TASKS TO PERFORM
[a] In two sentences, summarize the essay on academic journals and participation.
[b] List each line of the entries that contains the string "region", treating uppercase and lowercase as different.
Start of PAGE TEXT
This article is a complete reprint of George Siemens article, 'Scholarship in an age of participation'. reproduced under the terms of granted by his Creative Commons Licence

George Siemens
March 27, 2007

Journals are an essential and trusted aspect of knowledge growth and dissemination. New discoveries, advances in disciplines, and critical solutions to complex problems find their home in academic journals. The future language and concepts of science and society often find their first life in peer review and formal publication. Citations are the heart of the process - establishing reputations and providing the infrastructure for knowledge growth and information integrity.

Eugene Garfield’s Journal Impact Factor (JIF) utilizes citation analysis to determine (obviously) the impact of the journal. Larry Page’s (of Google) insight into the value of links (backrub as was his initial term) as a means of determining authority altered web search and online information access (John Battelle). By treating each link as a citation, and determining value of a web page based on incoming links, web sites are assigned a "page rank" similar to Garfield’s JIF.

Citations and weblinks are the lubricant of knowledge growth. Yet journals - the vehicle of citations - possess a weakness derived from the structured process of review and publishing. The methodical process of submission - editor evaluation, numerous reviews, and finally (possibly) publishing - is intended to filter those ideas lacking solid research or possessing faulty reasoning. The process is time consuming. Publication can take from six to twelve months (in some cases even longer).

The process itself can be frustrating for authors, with limited opportunities to address faults of, or engage in dialogue around, anonymous reviews. Peer review suffers challenges similar to any aspect of society - where power and knowledge aggregate, there is room for abuse and misuse. What peer review does offer is an element of transparency and authority from experts. The informalization of information, as evidenced by increased use of informal citations in student papers, growth of Wikipedia, and use of Google for research, presents new challenges. The basis of peer review and the architecture of citations are critical for academic discourse. Our challenge is one of preserving the value of traditional approaches, while utilizing the best of emerging approaches.

Trends influencing formal publication

Four significant trends are creating conditions of change in academic journals:

  • Growth of information,
  • Expectation of participation,
  • Increased openness,
  • Two-way flow

Growth of Information
The growth of information hardly requires proof – we feel it in our daily lives. The growth of multi-media, internet, information management systems, advanced search engines, and academic contributions from emerging economies are only a few of the changes making their presence known in our personal lives. Our personal experience is validated with numerous studies. A research project at University of California at Berkeley stated that the global information base grew 75% from 2000 to 2002. A recent IDC report predicts a six-fold increase in digital information between 2006 and 2010.

The argument for change is simple: When characteristics and context of knowledge – the core element of the journal process – change, the processes, tools, and institutions which interact with knowledge must change as well.

Expectation of participation
Late last year, Time Magazine declared “you” – the amateur journalist, podcaster, blogger, wikipedia editor, and those who contributed to, and created the current participatory culture – its Person of the Year. The digital habits of many online participants have changed. No longer are we satisfied to simply consume the content of others. We desire to create, to participate, to collaborate, and to be involved. In many cases, content consumption is blended with content creation - a culture of create, co-create, and re-create.

Increased openness
Growing concern about the public “paying twice” for information (once in the research dollars to fund the research and again in reading the research in a journal) is driving a shift in open access in educational materials.
End of PAGE TEXT
Start of GIVEN DATA
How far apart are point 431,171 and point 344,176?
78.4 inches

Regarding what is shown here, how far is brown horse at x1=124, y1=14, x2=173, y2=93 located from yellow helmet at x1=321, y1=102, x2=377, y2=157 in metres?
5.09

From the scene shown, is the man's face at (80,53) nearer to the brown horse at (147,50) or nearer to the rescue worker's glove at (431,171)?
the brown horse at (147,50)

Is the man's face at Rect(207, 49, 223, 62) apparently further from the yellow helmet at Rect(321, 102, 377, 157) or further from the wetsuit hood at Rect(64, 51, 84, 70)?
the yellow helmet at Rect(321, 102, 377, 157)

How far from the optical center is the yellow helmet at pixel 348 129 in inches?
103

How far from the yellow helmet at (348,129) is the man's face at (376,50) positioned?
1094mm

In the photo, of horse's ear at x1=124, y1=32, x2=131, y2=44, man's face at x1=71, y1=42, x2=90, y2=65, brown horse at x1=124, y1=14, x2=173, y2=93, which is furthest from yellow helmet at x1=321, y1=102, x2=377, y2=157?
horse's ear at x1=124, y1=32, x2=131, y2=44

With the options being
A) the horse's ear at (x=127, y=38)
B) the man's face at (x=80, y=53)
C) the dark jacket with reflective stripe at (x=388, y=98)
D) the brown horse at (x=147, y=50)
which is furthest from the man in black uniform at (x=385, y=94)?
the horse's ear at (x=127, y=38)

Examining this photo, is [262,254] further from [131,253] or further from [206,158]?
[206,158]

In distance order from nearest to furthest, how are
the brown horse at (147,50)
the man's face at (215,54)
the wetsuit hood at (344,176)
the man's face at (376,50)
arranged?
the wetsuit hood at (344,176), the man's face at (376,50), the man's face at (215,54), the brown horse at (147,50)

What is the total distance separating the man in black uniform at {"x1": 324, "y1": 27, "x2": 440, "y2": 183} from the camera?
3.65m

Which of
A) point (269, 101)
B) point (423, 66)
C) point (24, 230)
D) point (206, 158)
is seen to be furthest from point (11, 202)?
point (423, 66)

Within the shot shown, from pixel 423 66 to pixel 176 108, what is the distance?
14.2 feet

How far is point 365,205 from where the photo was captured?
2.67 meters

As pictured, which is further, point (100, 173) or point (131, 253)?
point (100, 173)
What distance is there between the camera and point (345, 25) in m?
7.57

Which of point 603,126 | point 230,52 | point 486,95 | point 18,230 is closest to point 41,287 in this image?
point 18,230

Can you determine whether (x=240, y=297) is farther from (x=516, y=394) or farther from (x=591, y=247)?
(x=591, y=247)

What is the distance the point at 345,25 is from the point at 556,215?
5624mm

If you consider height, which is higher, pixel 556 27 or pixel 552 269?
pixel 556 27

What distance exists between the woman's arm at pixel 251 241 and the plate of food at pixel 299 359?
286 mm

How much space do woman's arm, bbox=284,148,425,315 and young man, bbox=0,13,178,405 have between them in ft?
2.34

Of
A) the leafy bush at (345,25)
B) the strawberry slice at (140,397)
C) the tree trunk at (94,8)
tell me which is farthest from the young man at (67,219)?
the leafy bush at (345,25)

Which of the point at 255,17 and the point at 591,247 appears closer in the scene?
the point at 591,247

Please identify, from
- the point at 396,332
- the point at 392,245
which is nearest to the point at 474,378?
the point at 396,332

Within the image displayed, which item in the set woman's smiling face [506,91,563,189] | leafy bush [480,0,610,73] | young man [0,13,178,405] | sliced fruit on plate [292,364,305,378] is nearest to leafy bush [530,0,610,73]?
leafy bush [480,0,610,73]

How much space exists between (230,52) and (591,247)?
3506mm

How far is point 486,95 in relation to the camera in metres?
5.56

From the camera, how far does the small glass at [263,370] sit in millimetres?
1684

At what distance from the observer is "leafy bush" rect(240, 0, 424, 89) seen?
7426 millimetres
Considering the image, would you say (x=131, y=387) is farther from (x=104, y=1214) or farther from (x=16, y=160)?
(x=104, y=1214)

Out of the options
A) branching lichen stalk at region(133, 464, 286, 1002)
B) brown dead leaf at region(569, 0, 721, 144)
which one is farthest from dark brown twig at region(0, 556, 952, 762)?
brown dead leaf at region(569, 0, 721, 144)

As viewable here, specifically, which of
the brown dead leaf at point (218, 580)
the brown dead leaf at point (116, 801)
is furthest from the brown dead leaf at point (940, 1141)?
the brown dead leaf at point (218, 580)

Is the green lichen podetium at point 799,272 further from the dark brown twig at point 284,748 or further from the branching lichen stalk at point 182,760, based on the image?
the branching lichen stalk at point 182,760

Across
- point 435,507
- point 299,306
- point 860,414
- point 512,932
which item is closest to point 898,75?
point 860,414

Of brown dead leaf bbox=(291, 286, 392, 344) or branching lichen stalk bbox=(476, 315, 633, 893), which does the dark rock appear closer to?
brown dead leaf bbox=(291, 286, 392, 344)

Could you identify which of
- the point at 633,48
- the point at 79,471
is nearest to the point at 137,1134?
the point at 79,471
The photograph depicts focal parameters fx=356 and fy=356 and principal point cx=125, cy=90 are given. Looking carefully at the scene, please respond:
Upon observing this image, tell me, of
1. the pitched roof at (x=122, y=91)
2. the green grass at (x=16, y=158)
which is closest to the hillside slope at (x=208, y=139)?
End of GIVEN DATA
LIST OF SOLUTIONS
[a] Academic journals and their citations are central to the growth and spread of knowledge, but the slow, structured process of review and publishing, which can take six to twelve months, is a weakness. Four trends are changing academic journals: growth of information, expectation of participation, increased openness, and two-way flow, and the challenge is to keep the value of traditional approaches while using the best of emerging ones.

[b]
A) branching lichen stalk at region(133, 464, 286, 1002)
B) brown dead leaf at region(569, 0, 721, 144)
which one is farthest from dark brown twig at region(0, 556, 952, 762)?
brown dead leaf at region(569, 0, 721, 144)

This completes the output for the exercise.